Por: André | 20 Julho 2015
O enviado especial do presidente da República para a proteção do planeta e presidente da Fundação Nicolas Hulot explica os desafios da Cúpula das Consciências, que acontecerá em duas semanas em Paris.
A entrevista é de Emmanuelle Reju e publicada por La Croix, 07-07-2015. A tradução é de André Langer.
Eis a entrevista.
O que você espera da Cúpula das Consciências que deve acontecer em Paris nos dias 20 e 21 de julho?
Eu a vejo como um momento de parada e de reflexão coletiva antes da Conferência do Clima de dezembro próximo. Nós atravessamos uma crise de civilização que não diz seu nome. Se nós respondemos aos desafios que temos pela frente exclusivamente com instrumentos tecnológicos, jurídicos ou econômicos, não faremos outra coisa senão adiar o problema.
Nós precisamos de um questionamento espiritual e filosófico sobre as causas do impasse no qual nos encontramos. As autoridades morais que estarão reunidas nos dias 20 e 21 de julho vão nos ajudar a traçar um caminho em um mundo caracterizado por uma profusão de ciência e um déficit de consciência. Estamos prestes a escrever uma nova página da história humana.

**Enunciado da tarefa**. Retome a entrevista sobre a Cúpula das Consciências logo após a última frase apresentada. As linhas que vêm depois não têm relação com a entrevista.

**Seção de dados**.
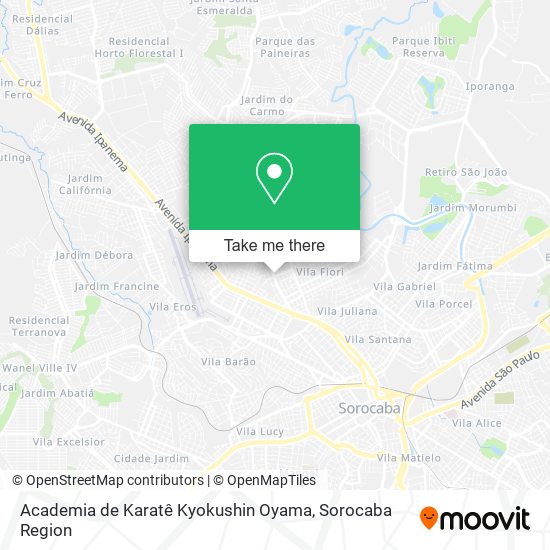 Mapa Academia de Karatê Kyokushin Oyama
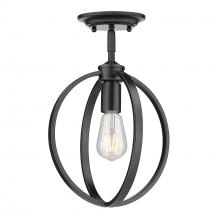 Golden 3167-1SF BLK - Colson BLK Semi-Flush in Matte Black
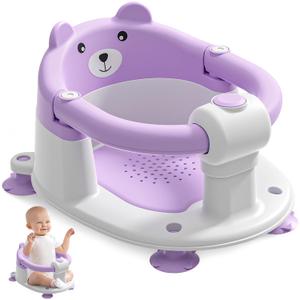 Baby Bath Seat for Babies 6 Months & up, Non-Slip Toddler Bath Seats for Babies Sitting Up, Safe Infant & Newborn Bathtub Chair with 4 Suction Cups & Soft Cushion for Shower, Lavender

**Resposta**.
Dito de outra maneira, você pensa que bastará substituir as energias fósseis por energias renováveis para resolver a crise climática?
A urgência impõe fazer isso, mas a mudança de um crescimento marrom para um crescimento verde não será suficiente. A humanidade também deverá se debruçar sobre as questões fundamentais. Qual é o sentido do progresso? Quais são as prioridades? A economia está a serviço do homem ou o homem a serviço da economia? O homem faz parte da natureza?
A tecnologia nos engole, nos induz ao movimento, mas não sabemos mais para quê. Nós temos que tomar altura, sair do barulho de fundo da nossa sociedade que não sabe mais discernir o importante do secundário.
Qual é a contribuição particular das religiões para esta reflexão?
Teria sido estranho se as religiões permanecessem no silêncio em um momento tão importante da história da humanidade, em que o destino especialmente dos mais fracos está em jogo. Para mim, as religiões devem estar à frente dessa luta que condiciona todos os combates de solidariedade. Se a crise climática e ecológica – que se traduz na diminuição dos recursos e na ruptura dos grandes equilíbrios naturais – se agravar, tudo aquilo a que estamos agarrados será destruído. É inevitável e natural que as religiões nos lembrem disso.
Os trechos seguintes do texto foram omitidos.